Exercise details: Filter the entries for lines with the word "States".

Given data:
■ ■ ■ ■

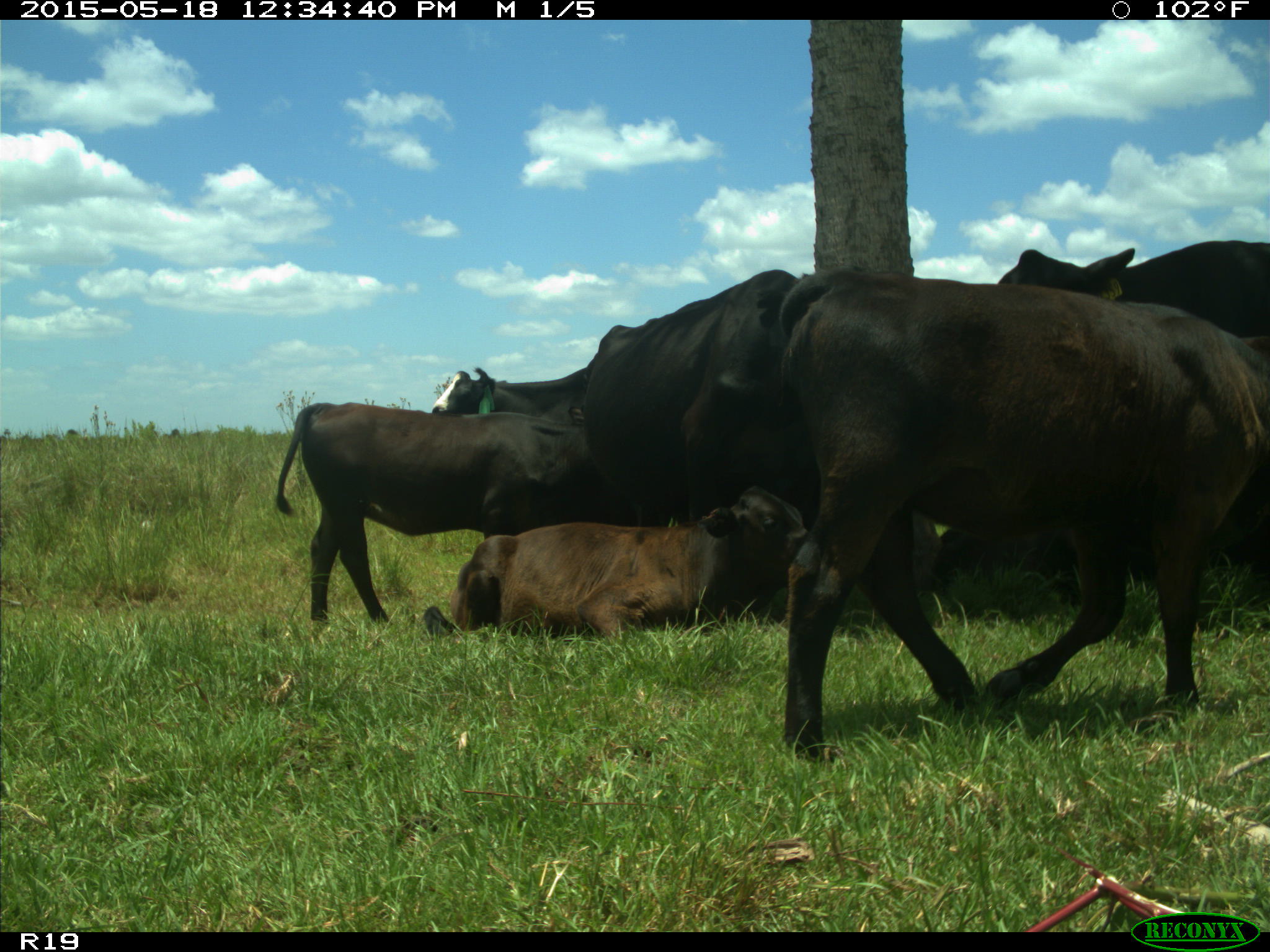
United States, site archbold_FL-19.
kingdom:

■ ■ ■ ■

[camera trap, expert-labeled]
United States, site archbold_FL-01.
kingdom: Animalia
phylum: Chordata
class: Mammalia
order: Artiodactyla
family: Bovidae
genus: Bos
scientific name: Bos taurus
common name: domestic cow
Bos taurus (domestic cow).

■ ■ ■ ■

Solution below:
United States, site archbold_FL-19.
United States, site archbold_FL-01.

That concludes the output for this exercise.